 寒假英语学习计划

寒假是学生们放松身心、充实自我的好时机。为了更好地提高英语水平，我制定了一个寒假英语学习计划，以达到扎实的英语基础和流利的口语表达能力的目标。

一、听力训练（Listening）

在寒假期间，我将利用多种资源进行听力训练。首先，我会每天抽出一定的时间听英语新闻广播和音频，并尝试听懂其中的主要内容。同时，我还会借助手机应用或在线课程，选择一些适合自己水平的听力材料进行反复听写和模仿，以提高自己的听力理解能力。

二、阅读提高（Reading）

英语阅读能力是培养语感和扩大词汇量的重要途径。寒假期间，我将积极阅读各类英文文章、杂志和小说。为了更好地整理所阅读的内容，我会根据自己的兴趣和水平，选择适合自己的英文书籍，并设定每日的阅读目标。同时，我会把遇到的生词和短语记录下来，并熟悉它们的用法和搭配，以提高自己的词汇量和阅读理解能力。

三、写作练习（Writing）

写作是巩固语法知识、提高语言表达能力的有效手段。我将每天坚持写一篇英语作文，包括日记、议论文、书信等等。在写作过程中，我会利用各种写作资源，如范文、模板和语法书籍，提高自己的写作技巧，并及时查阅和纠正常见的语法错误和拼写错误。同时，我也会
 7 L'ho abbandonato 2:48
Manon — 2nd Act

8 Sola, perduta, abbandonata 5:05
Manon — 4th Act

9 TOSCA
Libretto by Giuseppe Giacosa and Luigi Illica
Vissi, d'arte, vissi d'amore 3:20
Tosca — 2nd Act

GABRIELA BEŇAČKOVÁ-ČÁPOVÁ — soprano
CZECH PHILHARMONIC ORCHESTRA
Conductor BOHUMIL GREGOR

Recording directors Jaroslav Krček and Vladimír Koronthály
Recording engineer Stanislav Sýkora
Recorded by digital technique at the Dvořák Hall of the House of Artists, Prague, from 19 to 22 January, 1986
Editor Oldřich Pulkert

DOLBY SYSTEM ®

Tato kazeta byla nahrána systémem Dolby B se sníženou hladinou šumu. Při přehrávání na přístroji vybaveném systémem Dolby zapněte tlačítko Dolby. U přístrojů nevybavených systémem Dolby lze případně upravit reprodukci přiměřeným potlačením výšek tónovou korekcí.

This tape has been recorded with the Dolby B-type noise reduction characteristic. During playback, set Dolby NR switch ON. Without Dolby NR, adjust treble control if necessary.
----------
◆ Exercise: Would you print, exactly as written, every line above from the one holding "Libretto by Giuseppe Giacosa and Luigi Illica" through the one holding "Recording engineer Stanislav Sýkora", with both included and no other lines?

◆ Exercise solution:
Libretto by Giuseppe Giacosa and Luigi Illica
Vissi, d'arte, vissi d'amore 3:20
Tosca — 2nd Act

GABRIELA BEŇAČKOVÁ-ČÁPOVÁ — soprano
CZECH PHILHARMONIC ORCHESTRA
Conductor BOHUMIL GREGOR

Recording directors Jaroslav Krček and Vladimír Koronthály
Recording engineer Stanislav Sýkora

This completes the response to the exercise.